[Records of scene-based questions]
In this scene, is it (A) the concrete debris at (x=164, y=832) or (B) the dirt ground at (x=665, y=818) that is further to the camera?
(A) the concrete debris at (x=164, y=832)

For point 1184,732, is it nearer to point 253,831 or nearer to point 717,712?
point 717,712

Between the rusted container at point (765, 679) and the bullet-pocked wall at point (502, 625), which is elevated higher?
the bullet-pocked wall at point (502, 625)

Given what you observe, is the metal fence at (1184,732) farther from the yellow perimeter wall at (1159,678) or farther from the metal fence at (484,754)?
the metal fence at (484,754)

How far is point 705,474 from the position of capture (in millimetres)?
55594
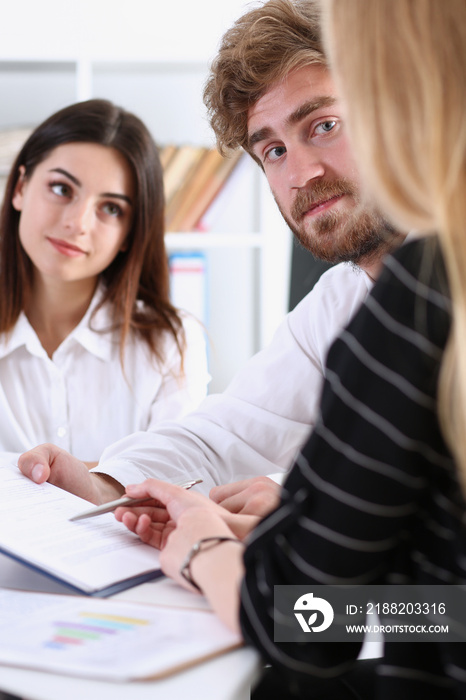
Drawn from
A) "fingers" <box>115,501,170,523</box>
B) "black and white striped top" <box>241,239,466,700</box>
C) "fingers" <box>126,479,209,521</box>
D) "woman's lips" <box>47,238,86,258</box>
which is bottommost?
"fingers" <box>115,501,170,523</box>

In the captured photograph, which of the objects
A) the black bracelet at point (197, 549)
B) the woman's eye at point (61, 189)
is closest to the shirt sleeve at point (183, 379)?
the woman's eye at point (61, 189)

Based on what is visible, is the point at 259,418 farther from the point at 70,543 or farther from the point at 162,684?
the point at 162,684

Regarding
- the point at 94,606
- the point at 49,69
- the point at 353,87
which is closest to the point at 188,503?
the point at 94,606

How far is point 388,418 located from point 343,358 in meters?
0.06

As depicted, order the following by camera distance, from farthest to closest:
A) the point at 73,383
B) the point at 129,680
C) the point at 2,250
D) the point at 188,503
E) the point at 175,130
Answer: the point at 175,130
the point at 2,250
the point at 73,383
the point at 188,503
the point at 129,680

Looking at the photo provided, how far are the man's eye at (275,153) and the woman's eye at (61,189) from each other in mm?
706

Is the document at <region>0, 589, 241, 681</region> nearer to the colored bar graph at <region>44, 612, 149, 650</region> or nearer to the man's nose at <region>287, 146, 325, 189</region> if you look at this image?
the colored bar graph at <region>44, 612, 149, 650</region>

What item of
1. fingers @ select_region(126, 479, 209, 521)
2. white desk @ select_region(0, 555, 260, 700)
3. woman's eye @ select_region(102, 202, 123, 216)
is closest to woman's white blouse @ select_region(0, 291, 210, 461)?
woman's eye @ select_region(102, 202, 123, 216)

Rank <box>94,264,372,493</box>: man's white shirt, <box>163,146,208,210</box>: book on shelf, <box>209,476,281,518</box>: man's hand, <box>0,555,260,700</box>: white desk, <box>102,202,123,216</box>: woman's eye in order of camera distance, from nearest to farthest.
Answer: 1. <box>0,555,260,700</box>: white desk
2. <box>209,476,281,518</box>: man's hand
3. <box>94,264,372,493</box>: man's white shirt
4. <box>102,202,123,216</box>: woman's eye
5. <box>163,146,208,210</box>: book on shelf

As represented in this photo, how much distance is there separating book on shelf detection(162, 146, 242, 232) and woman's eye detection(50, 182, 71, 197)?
0.58 m

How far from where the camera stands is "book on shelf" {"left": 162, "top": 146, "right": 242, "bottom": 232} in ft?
8.08

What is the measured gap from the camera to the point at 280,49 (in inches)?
55.2

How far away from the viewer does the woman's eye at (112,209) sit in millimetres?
1993

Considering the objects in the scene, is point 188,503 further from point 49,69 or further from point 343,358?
point 49,69
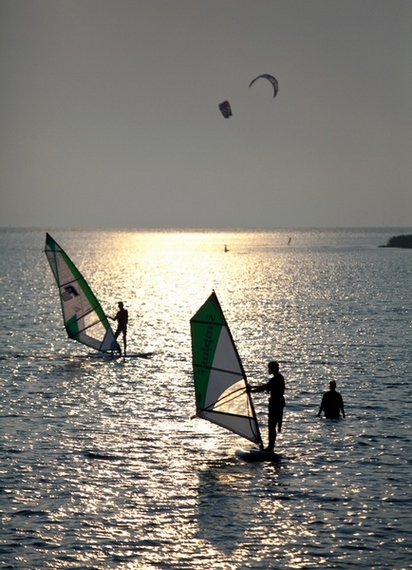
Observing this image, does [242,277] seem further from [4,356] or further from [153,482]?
[153,482]

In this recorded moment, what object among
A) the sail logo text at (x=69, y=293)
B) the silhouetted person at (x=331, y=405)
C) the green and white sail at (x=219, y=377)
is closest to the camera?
the green and white sail at (x=219, y=377)

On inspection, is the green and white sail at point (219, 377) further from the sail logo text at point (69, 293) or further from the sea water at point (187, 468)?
the sail logo text at point (69, 293)

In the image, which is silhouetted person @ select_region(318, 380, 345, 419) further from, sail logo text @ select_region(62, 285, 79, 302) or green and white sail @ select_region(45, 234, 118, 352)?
sail logo text @ select_region(62, 285, 79, 302)

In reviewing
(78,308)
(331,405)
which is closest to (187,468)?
(331,405)

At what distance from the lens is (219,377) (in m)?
23.9

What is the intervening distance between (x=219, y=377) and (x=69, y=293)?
19.0 metres

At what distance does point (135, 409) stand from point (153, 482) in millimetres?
8713

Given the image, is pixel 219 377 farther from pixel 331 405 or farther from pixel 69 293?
pixel 69 293

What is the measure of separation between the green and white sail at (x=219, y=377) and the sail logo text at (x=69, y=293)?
18.3 meters

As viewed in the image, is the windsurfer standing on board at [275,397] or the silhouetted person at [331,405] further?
the silhouetted person at [331,405]

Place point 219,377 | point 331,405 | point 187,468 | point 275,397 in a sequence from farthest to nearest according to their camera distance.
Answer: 1. point 331,405
2. point 219,377
3. point 275,397
4. point 187,468

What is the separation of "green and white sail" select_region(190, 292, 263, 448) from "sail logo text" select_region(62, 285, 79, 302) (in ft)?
60.1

*Do this*: Your task is to repeat the data above exactly while excluding the pictures.

*Final answer*:
In this scene, is it (A) the concrete debris at (x=164, y=832) or (B) the dirt ground at (x=665, y=818) that is further to the camera?
(A) the concrete debris at (x=164, y=832)

For point 1184,732, is it nearer to point 253,831 or nearer to point 717,712?
point 717,712

Between the rusted container at point (765, 679) and the bullet-pocked wall at point (502, 625), which is elevated higher?
the bullet-pocked wall at point (502, 625)

Given what you observe, is the metal fence at (1184,732) farther from the yellow perimeter wall at (1159,678) or farther from the metal fence at (484,754)?
the metal fence at (484,754)

How far is point 705,474 from the position of capture (in millimetres)?
55594
Drawn from
A) "fingers" <box>115,501,170,523</box>
B) "black and white striped top" <box>241,239,466,700</box>
C) "fingers" <box>126,479,209,521</box>
D) "woman's lips" <box>47,238,86,258</box>
which is bottommost?
"fingers" <box>115,501,170,523</box>

In the captured photograph, which of the objects
A) the black bracelet at point (197, 549)
B) the woman's eye at point (61, 189)
is closest to the shirt sleeve at point (183, 379)?
the woman's eye at point (61, 189)

Based on what is visible, is the point at 259,418 farther from the point at 70,543 or farther from the point at 162,684?
the point at 162,684

Regarding
- the point at 94,606
- the point at 49,69
- the point at 353,87
which is closest to the point at 188,503?
the point at 94,606

How far is point 388,418 located from point 343,358 in meters?
0.06

As depicted, order the following by camera distance, from farthest to closest:
A) the point at 73,383
B) the point at 129,680
C) the point at 2,250
D) the point at 188,503
E) the point at 175,130
Answer: the point at 175,130
the point at 2,250
the point at 73,383
the point at 188,503
the point at 129,680

Looking at the photo provided, how far are the man's eye at (275,153) and the woman's eye at (61,189) from each other in mm?
706

Is the document at <region>0, 589, 241, 681</region> nearer to the colored bar graph at <region>44, 612, 149, 650</region> or nearer to the man's nose at <region>287, 146, 325, 189</region> if you look at this image?
the colored bar graph at <region>44, 612, 149, 650</region>

What item of
1. fingers @ select_region(126, 479, 209, 521)
2. white desk @ select_region(0, 555, 260, 700)
3. woman's eye @ select_region(102, 202, 123, 216)
is closest to woman's white blouse @ select_region(0, 291, 210, 461)?
woman's eye @ select_region(102, 202, 123, 216)

Rank <box>94,264,372,493</box>: man's white shirt, <box>163,146,208,210</box>: book on shelf, <box>209,476,281,518</box>: man's hand, <box>0,555,260,700</box>: white desk, <box>102,202,123,216</box>: woman's eye in order of camera distance, from nearest to farthest.
Answer: 1. <box>0,555,260,700</box>: white desk
2. <box>209,476,281,518</box>: man's hand
3. <box>94,264,372,493</box>: man's white shirt
4. <box>102,202,123,216</box>: woman's eye
5. <box>163,146,208,210</box>: book on shelf

As represented in this photo, how much distance is there separating book on shelf detection(162, 146, 242, 232) and woman's eye detection(50, 182, 71, 197)?
0.58 m

How far from where the camera stands is "book on shelf" {"left": 162, "top": 146, "right": 242, "bottom": 232} in ft?
8.08

What is the measured gap from the camera to the point at 280,49 (in inches)?
55.2

How far away from the viewer does the woman's eye at (112,209) sit in millimetres?
1993

Considering the objects in the scene, is point 188,503 further from point 49,69 or further from point 343,358?
point 49,69
Observing this image, does [242,277] seem further from [4,356] or further from [153,482]?
[153,482]

In this recorded moment, what object among
A) the sail logo text at (x=69, y=293)
B) the silhouetted person at (x=331, y=405)
C) the green and white sail at (x=219, y=377)
is closest to the camera?
the green and white sail at (x=219, y=377)

On inspection, is the green and white sail at point (219, 377) further from the sail logo text at point (69, 293) or further from the sea water at point (187, 468)?
the sail logo text at point (69, 293)

In the image, which is silhouetted person @ select_region(318, 380, 345, 419) further from, sail logo text @ select_region(62, 285, 79, 302) or green and white sail @ select_region(45, 234, 118, 352)?
sail logo text @ select_region(62, 285, 79, 302)

In reviewing
(78,308)
(331,405)
which is closest to (187,468)?
(331,405)

At what distance from the lens is (219,377) (in m)?
23.9

What is the intervening distance between (x=219, y=377) and (x=69, y=293)?
19.0 metres

At what distance does point (135, 409) stand from point (153, 482) in millimetres?
8713

Given the image, is pixel 219 377 farther from pixel 331 405 or farther from pixel 69 293?
pixel 69 293

What is the measure of separation between the green and white sail at (x=219, y=377) and the sail logo text at (x=69, y=293)?
18.3 meters

As viewed in the image, is the windsurfer standing on board at [275,397] or the silhouetted person at [331,405] further?
the silhouetted person at [331,405]

Place point 219,377 | point 331,405 | point 187,468 | point 275,397 in a sequence from farthest to nearest according to their camera distance.
Answer: 1. point 331,405
2. point 219,377
3. point 275,397
4. point 187,468

What is the separation of "green and white sail" select_region(190, 292, 263, 448) from "sail logo text" select_region(62, 285, 79, 302) (in ft)?
60.1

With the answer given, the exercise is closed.